• WORK TO COMPLETE: Write out, exactly as they stand, the line containing "New Zealand, site EFD_DCAMG05, 2020-09-09" and all subsequent lines up to and including the final line of the records.
===== SOURCE INFORMATION
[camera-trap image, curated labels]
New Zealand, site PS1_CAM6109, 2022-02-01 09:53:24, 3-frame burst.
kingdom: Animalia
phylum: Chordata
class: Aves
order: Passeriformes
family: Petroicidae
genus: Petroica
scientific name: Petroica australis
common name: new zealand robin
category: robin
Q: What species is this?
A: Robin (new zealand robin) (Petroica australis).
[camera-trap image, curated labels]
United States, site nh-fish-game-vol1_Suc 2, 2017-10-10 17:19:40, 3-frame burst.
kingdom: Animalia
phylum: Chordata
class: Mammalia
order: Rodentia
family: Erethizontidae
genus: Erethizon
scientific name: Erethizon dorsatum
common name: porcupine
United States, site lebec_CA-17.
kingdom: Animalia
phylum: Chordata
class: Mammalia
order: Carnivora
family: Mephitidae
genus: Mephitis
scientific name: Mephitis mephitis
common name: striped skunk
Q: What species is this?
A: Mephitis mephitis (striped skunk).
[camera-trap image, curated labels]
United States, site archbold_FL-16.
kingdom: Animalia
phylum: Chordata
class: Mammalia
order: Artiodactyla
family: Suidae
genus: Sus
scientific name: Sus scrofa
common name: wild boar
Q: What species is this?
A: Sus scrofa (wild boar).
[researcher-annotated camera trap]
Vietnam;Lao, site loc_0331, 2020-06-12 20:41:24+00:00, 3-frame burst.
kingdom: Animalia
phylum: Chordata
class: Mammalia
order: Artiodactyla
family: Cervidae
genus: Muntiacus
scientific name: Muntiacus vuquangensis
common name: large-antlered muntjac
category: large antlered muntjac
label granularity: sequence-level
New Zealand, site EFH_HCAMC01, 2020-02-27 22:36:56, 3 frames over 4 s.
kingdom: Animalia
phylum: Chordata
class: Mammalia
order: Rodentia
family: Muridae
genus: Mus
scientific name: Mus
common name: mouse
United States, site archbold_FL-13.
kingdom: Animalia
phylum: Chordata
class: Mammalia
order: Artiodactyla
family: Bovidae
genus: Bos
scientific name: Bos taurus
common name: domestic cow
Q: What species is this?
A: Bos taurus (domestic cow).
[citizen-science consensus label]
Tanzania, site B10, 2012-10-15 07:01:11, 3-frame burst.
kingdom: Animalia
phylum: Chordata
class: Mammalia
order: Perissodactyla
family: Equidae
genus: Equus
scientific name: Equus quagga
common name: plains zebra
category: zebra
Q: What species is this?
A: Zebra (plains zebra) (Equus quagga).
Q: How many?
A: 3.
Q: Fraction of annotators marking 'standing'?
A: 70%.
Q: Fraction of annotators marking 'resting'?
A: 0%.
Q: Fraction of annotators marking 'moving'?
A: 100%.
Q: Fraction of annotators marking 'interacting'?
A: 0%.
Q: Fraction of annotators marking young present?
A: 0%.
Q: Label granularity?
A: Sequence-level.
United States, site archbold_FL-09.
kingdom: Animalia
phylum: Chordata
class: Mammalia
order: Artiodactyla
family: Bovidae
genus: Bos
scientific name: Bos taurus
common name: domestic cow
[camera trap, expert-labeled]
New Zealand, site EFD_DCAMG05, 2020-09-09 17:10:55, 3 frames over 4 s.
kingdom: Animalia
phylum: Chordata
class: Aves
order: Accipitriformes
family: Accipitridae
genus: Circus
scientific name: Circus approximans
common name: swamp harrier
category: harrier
==========
• RESPONSE TO THE EXERCISE:
New Zealand, site EFD_DCAMG05, 2020-09-09 17:10:55, 3 frames over 4 s.
kingdom: Animalia
phylum: Chordata
class: Aves
order: Accipitriformes
family: Accipitridae
genus: Circus
scientific name: Circus approximans
common name: swamp harrier
category: harrier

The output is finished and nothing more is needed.